Both are very important if we want to manage a business successfully.
Let's start with fixed costs. These are expenses that do not change regardless of how much the business sells, such as office rent, regular employee salaries, insurance, or loan interest.
These costs must be paid every month whether the business makes a profit or not.
Why is it important to understand this? Because if we don't know how much we need to pay in expenses, we won't know how much we need to sell to break even, and we won't know what selling price to set.
On the other hand, variable costs are expenses that increase as we produce or sell more, such as raw materials, direct labor, packaging, shipping, or sales commissions.
If we don't produce any goods, these costs do not occur.
This difference is very important because variable costs are controllable to some extent.
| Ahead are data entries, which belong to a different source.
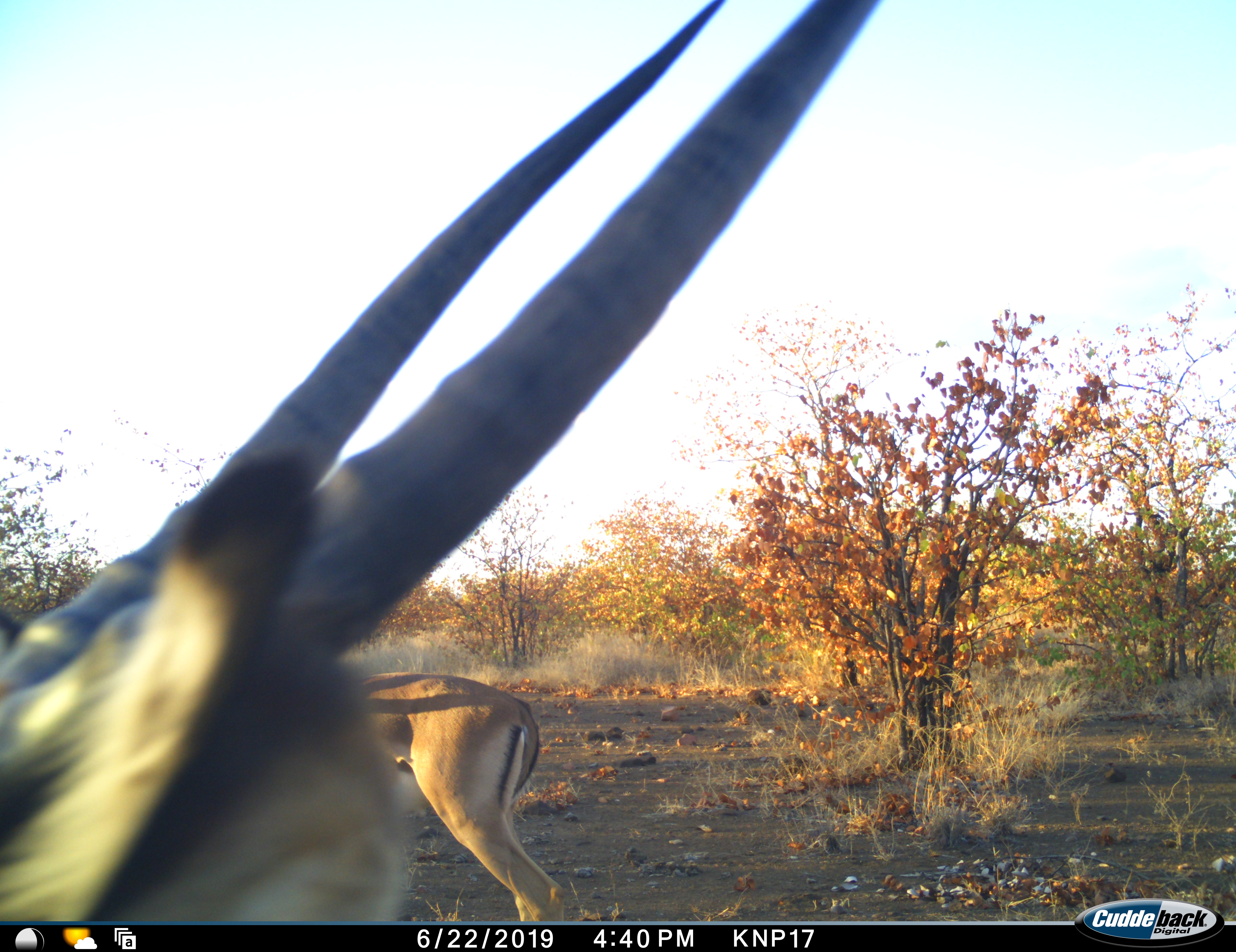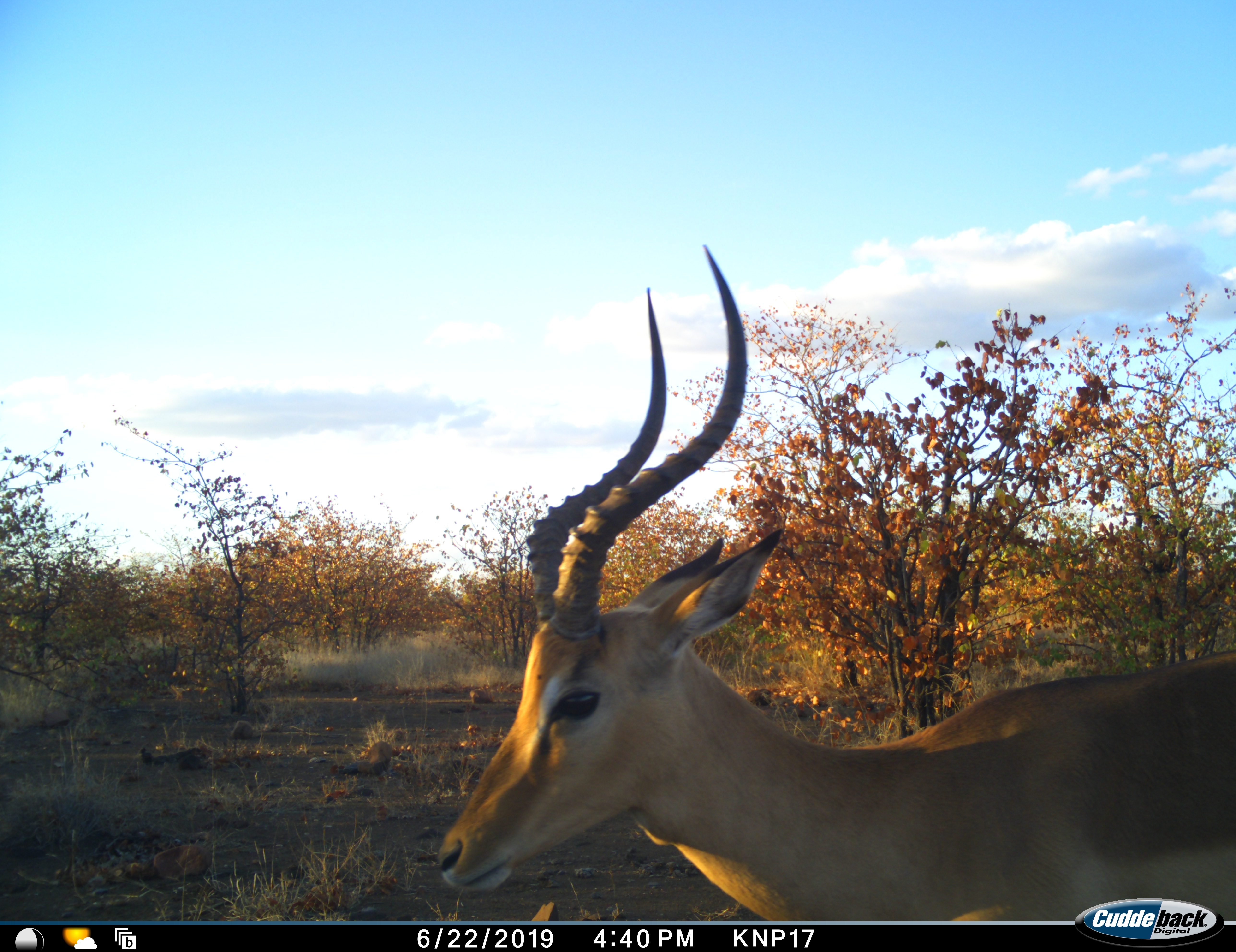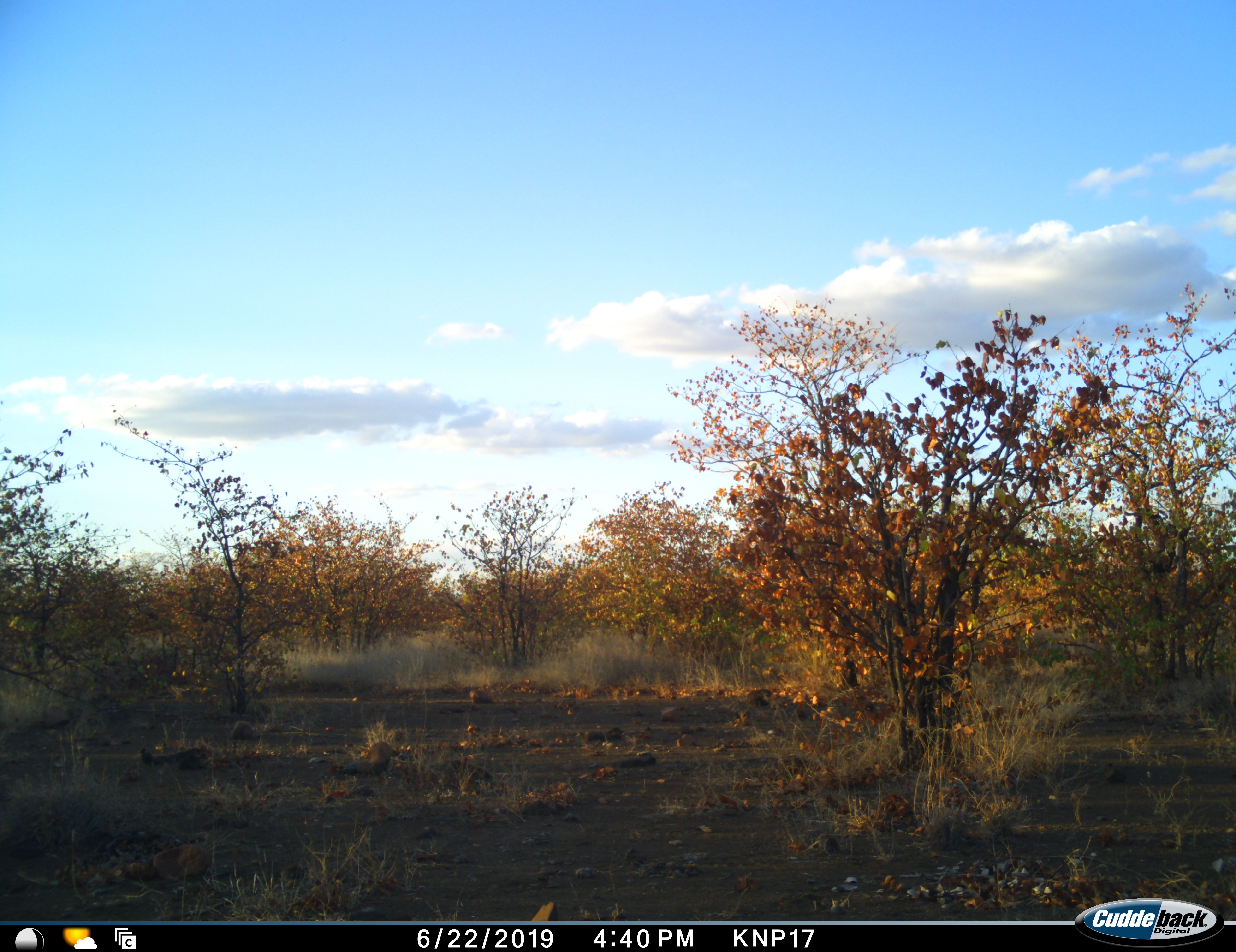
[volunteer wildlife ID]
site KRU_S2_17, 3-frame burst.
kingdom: Animalia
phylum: Chordata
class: Mammalia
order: Artiodactyla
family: Bovidae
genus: Aepyceros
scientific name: Aepyceros melampus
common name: impala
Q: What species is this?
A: Impala (Aepyceros melampus).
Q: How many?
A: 2.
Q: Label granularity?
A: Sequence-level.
If we find cheaper raw materials or more economical shipping methods, we can reduce these costs.
But fixed costs are more difficult.
We have to pay them regardless of what happens.
Therefore, good financial planning must consider both.
When we combine fixed costs and variable costs, we get the total cost of the business.
From this, we can calculate how much we need to sell to avoid losses, what the selling price should be, and how much profit we can make if sales meet the target.
In business management, understanding which costs are fixed and which are variable helps us make better decisions, whether it's investing in equipment to reduce labor costs or increasing productivity to lower the cost per unit.
In simple summary, if we understand fixed costs, variable costs, and how to manage both, our business will have a higher chance of success.